● **Objective**:
Show every line of the rows below that contains the word "image", matching case exactly.

····················

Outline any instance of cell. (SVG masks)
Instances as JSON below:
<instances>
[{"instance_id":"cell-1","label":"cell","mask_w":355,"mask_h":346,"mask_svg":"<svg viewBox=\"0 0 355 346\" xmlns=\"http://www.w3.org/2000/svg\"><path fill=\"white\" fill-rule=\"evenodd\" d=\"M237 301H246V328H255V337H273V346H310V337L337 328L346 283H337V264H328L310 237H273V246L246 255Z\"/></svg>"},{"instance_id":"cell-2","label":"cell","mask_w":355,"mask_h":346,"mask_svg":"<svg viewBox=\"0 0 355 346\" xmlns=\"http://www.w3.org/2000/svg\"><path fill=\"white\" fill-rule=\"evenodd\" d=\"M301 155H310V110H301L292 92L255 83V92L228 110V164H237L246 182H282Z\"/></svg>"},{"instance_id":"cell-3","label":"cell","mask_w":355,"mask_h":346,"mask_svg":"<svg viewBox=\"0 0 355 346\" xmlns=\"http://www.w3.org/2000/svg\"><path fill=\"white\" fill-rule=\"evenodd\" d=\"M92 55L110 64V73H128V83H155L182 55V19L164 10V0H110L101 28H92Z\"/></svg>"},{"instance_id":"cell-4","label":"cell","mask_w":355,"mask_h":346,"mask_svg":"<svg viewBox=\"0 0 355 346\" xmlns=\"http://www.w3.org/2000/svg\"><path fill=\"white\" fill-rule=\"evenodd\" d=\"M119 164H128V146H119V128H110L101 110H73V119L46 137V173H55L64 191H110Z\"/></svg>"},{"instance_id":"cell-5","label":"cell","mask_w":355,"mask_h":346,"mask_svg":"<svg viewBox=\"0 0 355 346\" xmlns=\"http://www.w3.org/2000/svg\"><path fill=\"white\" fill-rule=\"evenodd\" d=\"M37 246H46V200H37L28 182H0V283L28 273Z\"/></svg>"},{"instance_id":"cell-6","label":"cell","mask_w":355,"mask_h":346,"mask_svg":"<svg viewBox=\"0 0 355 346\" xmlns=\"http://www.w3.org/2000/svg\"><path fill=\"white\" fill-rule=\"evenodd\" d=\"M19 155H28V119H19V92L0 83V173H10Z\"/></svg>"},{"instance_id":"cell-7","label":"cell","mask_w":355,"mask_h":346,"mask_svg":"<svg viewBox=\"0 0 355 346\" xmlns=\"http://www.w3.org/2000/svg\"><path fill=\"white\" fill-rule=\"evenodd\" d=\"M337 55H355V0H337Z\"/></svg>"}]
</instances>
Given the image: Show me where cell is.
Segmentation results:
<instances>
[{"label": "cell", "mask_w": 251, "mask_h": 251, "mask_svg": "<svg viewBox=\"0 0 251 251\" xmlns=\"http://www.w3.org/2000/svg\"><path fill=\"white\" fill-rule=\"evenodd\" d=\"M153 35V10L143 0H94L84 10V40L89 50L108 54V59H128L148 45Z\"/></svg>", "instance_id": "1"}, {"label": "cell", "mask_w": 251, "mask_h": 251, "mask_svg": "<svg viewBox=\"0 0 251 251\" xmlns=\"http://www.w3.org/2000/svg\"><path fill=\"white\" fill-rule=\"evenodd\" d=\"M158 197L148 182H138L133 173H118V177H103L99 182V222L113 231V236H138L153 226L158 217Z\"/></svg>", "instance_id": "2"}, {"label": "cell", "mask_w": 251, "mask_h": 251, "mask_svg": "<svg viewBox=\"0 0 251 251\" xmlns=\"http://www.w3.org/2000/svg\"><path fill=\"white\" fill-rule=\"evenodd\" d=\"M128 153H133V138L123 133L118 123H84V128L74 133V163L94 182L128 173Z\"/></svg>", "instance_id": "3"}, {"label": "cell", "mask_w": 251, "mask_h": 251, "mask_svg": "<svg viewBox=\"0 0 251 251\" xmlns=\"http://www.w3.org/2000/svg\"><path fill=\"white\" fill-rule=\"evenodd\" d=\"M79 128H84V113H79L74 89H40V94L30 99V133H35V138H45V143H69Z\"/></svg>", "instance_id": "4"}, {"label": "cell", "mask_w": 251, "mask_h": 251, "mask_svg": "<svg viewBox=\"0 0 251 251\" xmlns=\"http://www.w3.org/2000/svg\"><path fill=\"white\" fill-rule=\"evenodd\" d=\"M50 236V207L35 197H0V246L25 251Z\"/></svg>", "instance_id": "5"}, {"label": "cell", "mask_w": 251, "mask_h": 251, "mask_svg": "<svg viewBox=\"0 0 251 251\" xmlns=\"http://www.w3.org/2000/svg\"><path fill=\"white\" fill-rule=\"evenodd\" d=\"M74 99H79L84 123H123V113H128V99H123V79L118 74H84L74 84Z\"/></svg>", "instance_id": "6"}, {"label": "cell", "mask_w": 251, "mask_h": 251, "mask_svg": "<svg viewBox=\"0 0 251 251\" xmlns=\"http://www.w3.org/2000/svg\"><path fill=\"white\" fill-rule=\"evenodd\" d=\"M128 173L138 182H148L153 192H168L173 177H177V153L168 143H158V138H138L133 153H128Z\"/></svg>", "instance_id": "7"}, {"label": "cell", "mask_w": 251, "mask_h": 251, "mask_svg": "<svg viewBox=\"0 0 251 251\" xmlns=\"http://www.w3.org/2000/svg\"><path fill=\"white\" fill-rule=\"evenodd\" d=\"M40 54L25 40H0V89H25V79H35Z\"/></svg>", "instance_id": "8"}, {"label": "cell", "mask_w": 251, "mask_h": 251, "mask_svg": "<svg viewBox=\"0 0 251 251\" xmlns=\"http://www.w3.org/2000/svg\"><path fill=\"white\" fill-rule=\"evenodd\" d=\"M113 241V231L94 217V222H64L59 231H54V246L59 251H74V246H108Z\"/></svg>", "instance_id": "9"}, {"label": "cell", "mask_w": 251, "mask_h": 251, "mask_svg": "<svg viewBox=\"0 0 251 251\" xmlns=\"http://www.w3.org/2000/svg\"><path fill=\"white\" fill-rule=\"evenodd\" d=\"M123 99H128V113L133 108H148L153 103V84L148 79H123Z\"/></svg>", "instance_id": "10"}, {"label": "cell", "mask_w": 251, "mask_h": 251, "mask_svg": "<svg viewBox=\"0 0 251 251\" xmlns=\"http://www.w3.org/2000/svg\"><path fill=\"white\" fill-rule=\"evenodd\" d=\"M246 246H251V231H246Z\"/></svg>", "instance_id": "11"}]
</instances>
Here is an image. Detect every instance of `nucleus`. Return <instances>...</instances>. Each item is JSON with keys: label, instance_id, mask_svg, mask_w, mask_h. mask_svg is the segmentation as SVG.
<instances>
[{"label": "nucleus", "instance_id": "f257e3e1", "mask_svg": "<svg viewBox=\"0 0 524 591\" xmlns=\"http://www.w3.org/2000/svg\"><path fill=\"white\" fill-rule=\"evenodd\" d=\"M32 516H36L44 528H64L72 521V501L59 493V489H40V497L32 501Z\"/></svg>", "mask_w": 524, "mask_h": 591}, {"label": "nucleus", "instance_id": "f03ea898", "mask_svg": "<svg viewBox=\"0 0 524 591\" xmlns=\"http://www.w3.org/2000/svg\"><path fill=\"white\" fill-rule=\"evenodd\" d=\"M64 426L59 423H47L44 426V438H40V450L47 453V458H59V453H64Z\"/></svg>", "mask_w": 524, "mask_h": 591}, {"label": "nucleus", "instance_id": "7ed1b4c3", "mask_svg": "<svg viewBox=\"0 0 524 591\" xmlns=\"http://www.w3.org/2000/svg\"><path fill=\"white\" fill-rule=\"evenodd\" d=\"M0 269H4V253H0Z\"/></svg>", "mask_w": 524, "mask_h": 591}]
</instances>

····················

● **Full response**:
Given the image: Show me where cell is.
Here is an image. Detect every instance of `nucleus`. Return <instances>...</instances>. Each item is JSON with keys: label, instance_id, mask_svg, mask_w, mask_h. mask_svg is the segmentation as SVG.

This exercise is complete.